- _What to work on_:
1 - Replace "bottleneck" with "chokepoint" as you copy the passage on chip design, starting with "In traditional 2D" and going on through "existing chip designs.".
2 - According to the passage on chip design, how have Stanford researchers built the layers of their 3D chips?

- _Passage shown_:
————————
Modern AI models like ChatGPT and Claude must shuttle massive amounts of data between the memory where the information is stored and the computing units where it is processed.
In traditional 2D chips, components are arranged on a single plane and memory is distributed over a limited area, forcing data to travel along several long, congested paths. The inability to place enough memory close together on the chip creates a bottleneck, forcing the system to constantly wait for information. Engineers call this the 'memory wall' and view it as a limitation of existing chip designs.
For decades, chipmakers have tried to address the memory wall by shrinking the tiny switches called 'transistors' that perform calculations and store data, and packing more of them onto each chip. But this strategy was approaching a physical limit that researchers call the 'miniaturization wall.'
New 3D chips are semiconductors that improve performance by vertically integrating memory and computing. While '3D chips' have existed in the past, most have relied on stacking individual chips, which left the connections between layers loose and prone to bottlenecks. Instead of manufacturing separate chips and then fusing them together, Stanford researchers have built the layers in a 'monolithic' way, stacking each layer in a continuous process. This allows for much denser connections between components.
————————
Stored data entries:
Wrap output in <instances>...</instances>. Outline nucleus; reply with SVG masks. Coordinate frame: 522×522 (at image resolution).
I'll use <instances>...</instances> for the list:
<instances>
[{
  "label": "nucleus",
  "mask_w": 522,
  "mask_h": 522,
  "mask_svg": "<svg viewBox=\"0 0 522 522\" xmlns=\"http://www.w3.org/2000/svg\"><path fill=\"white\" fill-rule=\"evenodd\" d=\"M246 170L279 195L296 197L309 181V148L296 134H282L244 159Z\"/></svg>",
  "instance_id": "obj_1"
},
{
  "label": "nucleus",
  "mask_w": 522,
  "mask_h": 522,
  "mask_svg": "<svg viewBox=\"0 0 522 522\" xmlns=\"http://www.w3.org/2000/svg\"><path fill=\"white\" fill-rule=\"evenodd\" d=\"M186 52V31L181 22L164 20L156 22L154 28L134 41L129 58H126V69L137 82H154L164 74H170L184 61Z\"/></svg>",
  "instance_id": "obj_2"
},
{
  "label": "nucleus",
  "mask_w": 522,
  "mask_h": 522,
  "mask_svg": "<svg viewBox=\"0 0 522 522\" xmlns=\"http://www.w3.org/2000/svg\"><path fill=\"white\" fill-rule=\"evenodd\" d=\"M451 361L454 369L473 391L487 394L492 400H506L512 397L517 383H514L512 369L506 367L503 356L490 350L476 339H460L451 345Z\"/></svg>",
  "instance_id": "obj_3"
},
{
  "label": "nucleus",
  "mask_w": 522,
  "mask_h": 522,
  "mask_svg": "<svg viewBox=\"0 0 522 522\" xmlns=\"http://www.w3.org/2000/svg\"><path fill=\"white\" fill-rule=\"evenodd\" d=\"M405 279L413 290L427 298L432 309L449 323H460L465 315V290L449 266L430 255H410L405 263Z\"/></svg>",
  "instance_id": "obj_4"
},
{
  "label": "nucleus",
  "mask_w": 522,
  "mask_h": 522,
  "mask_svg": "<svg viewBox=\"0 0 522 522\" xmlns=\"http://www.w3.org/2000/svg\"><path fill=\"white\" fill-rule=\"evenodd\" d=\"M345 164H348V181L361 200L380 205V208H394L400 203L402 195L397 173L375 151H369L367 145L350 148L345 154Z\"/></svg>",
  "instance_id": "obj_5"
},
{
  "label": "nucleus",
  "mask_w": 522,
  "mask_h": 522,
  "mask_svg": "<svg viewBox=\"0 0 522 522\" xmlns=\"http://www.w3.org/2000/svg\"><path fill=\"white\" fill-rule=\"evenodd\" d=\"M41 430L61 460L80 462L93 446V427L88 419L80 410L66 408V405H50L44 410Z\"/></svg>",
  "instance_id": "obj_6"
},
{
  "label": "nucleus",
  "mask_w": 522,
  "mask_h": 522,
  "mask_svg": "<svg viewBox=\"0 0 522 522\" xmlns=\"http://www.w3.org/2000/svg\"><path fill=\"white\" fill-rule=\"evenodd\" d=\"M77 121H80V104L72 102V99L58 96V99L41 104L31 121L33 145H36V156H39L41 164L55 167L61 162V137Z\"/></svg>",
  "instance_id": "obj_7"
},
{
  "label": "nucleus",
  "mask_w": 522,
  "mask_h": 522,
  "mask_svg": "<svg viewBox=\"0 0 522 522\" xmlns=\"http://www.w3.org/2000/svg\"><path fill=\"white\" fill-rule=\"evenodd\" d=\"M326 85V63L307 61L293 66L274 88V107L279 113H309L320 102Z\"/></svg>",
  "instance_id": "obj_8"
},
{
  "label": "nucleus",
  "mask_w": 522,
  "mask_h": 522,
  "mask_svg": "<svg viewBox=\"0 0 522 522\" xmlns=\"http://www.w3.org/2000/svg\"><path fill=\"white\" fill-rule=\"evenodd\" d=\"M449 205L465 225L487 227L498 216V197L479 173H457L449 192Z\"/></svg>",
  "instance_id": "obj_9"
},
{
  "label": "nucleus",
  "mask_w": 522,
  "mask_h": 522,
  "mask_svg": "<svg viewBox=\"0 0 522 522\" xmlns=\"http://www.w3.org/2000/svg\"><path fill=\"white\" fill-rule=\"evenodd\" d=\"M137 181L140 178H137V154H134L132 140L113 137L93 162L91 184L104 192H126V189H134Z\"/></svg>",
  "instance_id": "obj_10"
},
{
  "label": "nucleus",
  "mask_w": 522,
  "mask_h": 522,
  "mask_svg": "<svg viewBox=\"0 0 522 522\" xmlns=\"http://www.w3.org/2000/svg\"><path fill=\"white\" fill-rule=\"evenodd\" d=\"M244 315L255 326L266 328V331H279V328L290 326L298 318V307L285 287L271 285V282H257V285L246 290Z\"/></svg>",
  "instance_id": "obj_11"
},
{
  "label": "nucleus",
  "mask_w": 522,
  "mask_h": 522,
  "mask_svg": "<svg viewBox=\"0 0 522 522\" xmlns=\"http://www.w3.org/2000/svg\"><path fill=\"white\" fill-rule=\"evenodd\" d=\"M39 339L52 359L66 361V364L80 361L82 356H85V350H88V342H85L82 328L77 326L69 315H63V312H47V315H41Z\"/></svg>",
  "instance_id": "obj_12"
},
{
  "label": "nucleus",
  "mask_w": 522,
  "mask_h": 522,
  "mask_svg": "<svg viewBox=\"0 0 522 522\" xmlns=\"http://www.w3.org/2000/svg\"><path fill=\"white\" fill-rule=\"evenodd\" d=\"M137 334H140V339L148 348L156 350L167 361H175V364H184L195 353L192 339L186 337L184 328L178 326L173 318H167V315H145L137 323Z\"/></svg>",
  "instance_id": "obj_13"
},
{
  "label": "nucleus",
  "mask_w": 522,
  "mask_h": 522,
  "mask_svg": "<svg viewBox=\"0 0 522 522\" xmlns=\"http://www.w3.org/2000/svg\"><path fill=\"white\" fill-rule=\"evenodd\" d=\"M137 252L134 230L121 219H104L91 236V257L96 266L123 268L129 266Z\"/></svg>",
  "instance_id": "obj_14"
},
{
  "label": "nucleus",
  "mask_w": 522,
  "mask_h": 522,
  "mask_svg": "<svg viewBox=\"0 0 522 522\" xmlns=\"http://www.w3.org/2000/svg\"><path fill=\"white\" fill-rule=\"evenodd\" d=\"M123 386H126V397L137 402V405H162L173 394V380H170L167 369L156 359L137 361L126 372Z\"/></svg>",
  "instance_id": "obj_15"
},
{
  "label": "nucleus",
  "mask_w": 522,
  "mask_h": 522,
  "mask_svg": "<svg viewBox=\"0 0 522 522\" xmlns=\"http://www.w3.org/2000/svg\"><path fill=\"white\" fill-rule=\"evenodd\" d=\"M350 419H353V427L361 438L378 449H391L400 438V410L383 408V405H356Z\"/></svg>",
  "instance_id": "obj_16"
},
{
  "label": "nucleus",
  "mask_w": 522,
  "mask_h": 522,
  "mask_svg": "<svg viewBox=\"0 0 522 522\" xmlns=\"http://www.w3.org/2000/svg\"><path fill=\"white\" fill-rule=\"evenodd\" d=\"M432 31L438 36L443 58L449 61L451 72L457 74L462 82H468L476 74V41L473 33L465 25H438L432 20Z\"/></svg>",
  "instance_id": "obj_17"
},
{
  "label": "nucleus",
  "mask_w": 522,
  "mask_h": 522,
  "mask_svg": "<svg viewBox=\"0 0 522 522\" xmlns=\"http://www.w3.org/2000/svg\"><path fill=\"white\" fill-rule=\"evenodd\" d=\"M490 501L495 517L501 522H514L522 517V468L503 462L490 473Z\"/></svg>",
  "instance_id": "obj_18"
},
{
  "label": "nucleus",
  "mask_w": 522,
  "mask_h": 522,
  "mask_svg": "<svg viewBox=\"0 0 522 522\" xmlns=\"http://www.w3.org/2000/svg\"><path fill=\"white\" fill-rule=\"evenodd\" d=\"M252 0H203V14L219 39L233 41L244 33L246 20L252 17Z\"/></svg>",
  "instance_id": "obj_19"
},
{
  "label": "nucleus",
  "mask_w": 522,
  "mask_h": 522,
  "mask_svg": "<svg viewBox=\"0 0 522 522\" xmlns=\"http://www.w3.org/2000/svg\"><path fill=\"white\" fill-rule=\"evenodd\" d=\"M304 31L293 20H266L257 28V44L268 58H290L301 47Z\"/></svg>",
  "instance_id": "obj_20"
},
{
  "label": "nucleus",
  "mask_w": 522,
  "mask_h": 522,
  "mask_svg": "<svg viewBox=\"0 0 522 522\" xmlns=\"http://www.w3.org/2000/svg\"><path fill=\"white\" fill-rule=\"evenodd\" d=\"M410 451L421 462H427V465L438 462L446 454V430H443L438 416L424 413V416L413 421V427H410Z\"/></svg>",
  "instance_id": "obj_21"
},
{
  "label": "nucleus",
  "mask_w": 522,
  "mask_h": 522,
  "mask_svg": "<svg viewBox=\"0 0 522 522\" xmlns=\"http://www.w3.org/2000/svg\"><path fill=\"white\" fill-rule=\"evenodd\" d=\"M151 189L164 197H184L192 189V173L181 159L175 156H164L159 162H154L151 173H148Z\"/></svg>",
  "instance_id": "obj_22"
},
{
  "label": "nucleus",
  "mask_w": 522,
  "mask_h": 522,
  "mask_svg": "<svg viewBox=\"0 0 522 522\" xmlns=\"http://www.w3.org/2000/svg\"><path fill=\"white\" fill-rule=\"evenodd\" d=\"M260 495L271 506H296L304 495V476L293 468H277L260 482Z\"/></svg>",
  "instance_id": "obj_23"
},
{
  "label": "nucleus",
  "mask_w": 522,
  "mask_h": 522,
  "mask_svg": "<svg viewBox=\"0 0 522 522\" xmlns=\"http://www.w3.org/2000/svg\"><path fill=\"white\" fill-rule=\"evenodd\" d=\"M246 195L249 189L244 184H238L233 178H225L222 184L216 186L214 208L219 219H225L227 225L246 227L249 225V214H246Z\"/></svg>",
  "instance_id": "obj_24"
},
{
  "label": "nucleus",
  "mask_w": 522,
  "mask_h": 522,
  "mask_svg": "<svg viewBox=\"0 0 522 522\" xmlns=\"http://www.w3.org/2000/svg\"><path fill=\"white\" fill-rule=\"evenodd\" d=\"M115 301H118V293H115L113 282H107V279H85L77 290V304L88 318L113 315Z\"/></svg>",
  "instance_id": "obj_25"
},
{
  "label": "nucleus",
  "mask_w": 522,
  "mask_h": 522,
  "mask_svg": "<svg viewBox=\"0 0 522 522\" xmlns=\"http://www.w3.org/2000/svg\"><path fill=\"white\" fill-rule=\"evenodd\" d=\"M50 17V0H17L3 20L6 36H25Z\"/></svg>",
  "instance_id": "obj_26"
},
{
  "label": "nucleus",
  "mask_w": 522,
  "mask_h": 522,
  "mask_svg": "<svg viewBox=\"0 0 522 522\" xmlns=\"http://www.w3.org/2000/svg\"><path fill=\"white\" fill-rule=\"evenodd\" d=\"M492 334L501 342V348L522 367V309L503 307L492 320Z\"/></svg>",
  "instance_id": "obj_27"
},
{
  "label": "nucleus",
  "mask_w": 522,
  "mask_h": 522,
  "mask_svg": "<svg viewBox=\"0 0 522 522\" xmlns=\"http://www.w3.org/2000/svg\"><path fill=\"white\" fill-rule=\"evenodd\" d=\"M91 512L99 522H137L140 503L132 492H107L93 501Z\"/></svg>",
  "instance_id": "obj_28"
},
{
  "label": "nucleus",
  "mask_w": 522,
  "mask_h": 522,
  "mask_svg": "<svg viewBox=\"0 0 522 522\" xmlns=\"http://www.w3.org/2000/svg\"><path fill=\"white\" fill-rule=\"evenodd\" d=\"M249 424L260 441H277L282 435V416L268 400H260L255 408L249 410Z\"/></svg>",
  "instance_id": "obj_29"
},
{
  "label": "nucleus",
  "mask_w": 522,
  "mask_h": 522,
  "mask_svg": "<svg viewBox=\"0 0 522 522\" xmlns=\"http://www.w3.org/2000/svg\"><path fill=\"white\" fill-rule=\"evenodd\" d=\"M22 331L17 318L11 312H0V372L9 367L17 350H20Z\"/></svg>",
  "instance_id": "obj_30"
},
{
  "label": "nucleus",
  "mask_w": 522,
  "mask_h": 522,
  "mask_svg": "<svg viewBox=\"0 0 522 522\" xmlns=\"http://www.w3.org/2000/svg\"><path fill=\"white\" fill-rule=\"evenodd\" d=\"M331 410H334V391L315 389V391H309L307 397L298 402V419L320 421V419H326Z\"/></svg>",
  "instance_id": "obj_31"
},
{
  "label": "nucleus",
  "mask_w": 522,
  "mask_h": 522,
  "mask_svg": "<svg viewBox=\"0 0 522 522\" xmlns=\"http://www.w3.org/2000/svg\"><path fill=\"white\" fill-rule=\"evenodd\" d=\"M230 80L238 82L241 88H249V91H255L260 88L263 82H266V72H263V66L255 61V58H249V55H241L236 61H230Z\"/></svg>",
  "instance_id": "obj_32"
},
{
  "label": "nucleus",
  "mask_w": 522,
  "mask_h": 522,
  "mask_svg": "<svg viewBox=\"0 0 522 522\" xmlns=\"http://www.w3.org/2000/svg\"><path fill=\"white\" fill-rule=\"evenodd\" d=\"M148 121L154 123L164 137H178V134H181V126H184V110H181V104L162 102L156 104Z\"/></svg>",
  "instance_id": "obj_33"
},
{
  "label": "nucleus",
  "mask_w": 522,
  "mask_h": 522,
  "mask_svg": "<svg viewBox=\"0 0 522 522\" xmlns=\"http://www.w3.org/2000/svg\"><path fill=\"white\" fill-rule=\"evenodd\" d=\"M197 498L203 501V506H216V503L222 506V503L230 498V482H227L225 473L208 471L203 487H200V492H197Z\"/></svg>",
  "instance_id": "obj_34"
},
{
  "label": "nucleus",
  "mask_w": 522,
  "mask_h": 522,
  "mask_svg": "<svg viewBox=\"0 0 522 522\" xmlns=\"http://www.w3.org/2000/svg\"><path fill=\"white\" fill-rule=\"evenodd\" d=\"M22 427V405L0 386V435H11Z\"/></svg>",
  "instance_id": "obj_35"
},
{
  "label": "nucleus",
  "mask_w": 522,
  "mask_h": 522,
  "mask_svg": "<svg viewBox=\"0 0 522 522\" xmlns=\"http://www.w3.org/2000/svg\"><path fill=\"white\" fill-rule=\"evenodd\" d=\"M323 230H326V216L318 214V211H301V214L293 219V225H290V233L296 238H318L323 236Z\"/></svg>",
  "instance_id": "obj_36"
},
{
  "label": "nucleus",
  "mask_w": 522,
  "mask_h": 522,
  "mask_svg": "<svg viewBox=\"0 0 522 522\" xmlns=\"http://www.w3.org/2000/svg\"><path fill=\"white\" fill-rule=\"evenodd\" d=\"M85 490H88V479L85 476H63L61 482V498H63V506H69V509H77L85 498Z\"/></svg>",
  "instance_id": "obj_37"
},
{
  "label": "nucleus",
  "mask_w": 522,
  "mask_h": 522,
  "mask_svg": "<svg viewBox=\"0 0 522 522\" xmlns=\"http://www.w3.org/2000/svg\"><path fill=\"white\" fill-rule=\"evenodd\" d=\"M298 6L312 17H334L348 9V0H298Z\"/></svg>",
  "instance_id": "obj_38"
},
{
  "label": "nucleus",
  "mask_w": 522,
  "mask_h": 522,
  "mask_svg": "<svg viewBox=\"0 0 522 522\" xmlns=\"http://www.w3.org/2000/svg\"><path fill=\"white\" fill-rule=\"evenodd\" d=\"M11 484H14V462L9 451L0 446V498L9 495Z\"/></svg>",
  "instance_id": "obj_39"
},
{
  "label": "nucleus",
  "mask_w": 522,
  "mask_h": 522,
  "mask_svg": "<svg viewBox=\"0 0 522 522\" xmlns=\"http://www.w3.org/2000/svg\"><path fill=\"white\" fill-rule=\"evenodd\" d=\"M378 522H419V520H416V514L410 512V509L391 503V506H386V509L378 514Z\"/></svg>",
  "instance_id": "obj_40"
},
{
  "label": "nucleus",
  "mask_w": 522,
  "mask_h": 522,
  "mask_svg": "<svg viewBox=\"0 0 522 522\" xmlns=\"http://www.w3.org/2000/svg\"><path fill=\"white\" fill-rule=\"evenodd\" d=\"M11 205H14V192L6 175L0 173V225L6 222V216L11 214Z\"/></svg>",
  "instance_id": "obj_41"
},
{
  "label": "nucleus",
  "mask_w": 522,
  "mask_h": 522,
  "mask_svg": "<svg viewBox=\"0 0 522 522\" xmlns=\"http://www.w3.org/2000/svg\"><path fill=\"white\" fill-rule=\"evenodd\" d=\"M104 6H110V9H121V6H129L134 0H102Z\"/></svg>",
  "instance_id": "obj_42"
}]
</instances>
————————
- _Expected outputs_:
1 -
In traditional 2D chips, components are arranged on a single plane and memory is distributed over a limited area, forcing data to travel along several long, congested paths. The inability to place enough memory close together on the chip creates a chokepoint, forcing the system to constantly wait for information. Engineers call this the 'memory wall' and view it as a limitation of existing chip designs.

2 - In a monolithic way, stacking each layer in a continuous process.